The manager of the £743m Fidelity Emerging Markets fund lost out thanks to the decision, although he still outperformed slightly last year thanks to a lack of exposure to the oil-price rout.
He holds 4.7 per cent in Brazilian shares, compared to his benchmark’s 8.9 per cent weighting to the country, while his 13.9 per cent Chinese position is significantly less than the 21.8 per cent on the index.
Brazilian equities rallied 40 per cent from spring lows through to September, as investors speculated that the upcoming elections would bring a favourable politician to power.
Mr Price held on to his underweight position in Brazil, which helped the fund when the Brazilian market plummeted after incumbent Dilma Rousseff was re-elected.
He remains cautious on Brazil and has reduced his exposure to Brazilian financials and education-related companies.
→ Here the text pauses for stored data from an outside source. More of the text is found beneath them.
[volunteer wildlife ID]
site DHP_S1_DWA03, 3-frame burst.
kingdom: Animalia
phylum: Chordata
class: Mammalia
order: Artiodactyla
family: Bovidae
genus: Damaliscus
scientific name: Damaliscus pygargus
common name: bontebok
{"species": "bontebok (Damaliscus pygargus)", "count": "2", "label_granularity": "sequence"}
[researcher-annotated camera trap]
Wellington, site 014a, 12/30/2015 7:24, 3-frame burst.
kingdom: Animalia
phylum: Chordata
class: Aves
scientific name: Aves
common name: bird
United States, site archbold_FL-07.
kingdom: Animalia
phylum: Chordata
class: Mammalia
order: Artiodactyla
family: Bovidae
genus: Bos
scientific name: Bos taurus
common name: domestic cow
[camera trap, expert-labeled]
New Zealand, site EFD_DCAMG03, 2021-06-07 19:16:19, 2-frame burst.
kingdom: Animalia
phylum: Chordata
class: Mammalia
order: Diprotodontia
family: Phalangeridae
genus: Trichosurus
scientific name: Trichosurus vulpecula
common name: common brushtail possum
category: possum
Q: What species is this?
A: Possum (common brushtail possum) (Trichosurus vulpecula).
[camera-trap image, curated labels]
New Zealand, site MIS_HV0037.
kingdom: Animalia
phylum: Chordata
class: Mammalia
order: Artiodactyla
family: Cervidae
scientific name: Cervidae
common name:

Elsewhere, in spite of slowing economic growth, Chinese equities performed strongly in 2014, with the Shanghai Composite index up by more than 50 per cent to make it the top performing index in 2014.
In November the market got a boost when foreign investors gained greater access to Chinese equities through the launch of the Shanghai-Hong Kong Stock Connect initiative.
Mr Price said he had missed the initial gains in 2014, but upon the launch of the Connect programme he bought SAIC Motor Corporation, the Chinese state-owned automotive manufacturing company, which has made its way into his top 10 positions at 2.4 per cent of his portfolio.
But Mr Price warned: “I think the China A-share market has moved too far too fast and a material pullback wouldn’t be surprising. It will continually re-rate over the next few years, but there are a number of opportunities and it is broadly positive.”
Earlier this month saw the first major pullback in the Chinese equity rally, when the index fell by nearly 8 per cent in one day after the government imposed restrictions on lending.
In spite of these two underweight positions, which hindered his performance during the middle of the year, Mr Price ended 2014 ahead of the index, returning 5.1 per cent compared to 3.7 per cent.
This outperformance came towards the second half of the year when the oil price plummeted. Mr Price’s fund benefited from the falling oil price as he had a low weighting in the energy sector, which makes up 0.7 per cent of the portfolio, compared to 8 per cent for the sector.
Mr Price thinks the oil price, which currently stands at roughly $50 per barrel, will rise to around $60 in the medium term. However, he does not believe this pick up will aid oil-related stocks and so is steering clear of them.